Photograph Courtesy The Metropolitan Museum of Art
The Gobustan board, if the nearby rock art can be relied upon, might push the age of Fifty-eight Holes back into the end of the third millennium B.C., closer to the first clear appearances of Senet and Twenty Squares. No one knows, as yet, where the game began; we can only pick it out along the branches of trade networks of the second millennium B.C., suggesting that merchants, soldiers, and diplomats helped Fifty-eight Holes spread wider than any other game of its time. The timing was propitious, Crist said. The Indus Valley Civilization in modern south Asia, where Twenty Squares probably originated, and the Egyptian Old Kingdom, in which Senet was played, were both heading into slow decline. “There was a reorganization of economics from Mesopotamia, going not to the east but to the north—Assyrian trading colonies going into Anatolia,” Crist said. He thinks Fifty-eight Holes acquired its wide currency as a result of these fundamental renovations of the ancient world.

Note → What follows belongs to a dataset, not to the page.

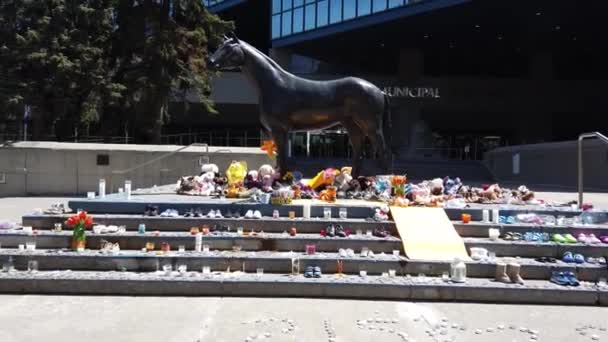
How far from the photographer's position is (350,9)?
106ft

There is something touchingly human in the dispersal of these games—in the vision it evokes of travellers packing for long, hard journeys and remembering to take with them something to kill time, something to satisfy their impulse to play. Anthropologists often regard these old games as novelties, Crist told me, but they can narrate plenty about their era. “Games function socially as a way for people to interact with one another,” he said. “People will play games when they vaguely know each other, to get to know one another.” The anthropologist Thomas M. Malaby, in a 2007 paper, recounted how, while studying gambling in Greece, he improved at backgammon. To the Cretans he played against, he wrote, “the potential meaning of the outcomes broadened, reflecting any of a number of new possibilities (e.g., ‘You’ve become Greek, now!’ or ‘The clever American must have found a new way to cheat’).” The ability to judge another person was valuable, Crist said. It helped find answers to important questions: Are you good enough to be part of my family? Should I trust you enough to trade with you? “This is how games passed between cultures,” Crist said. Where language cannot reveal everything, something may still be gleaned from the silent, ludic routines of a game.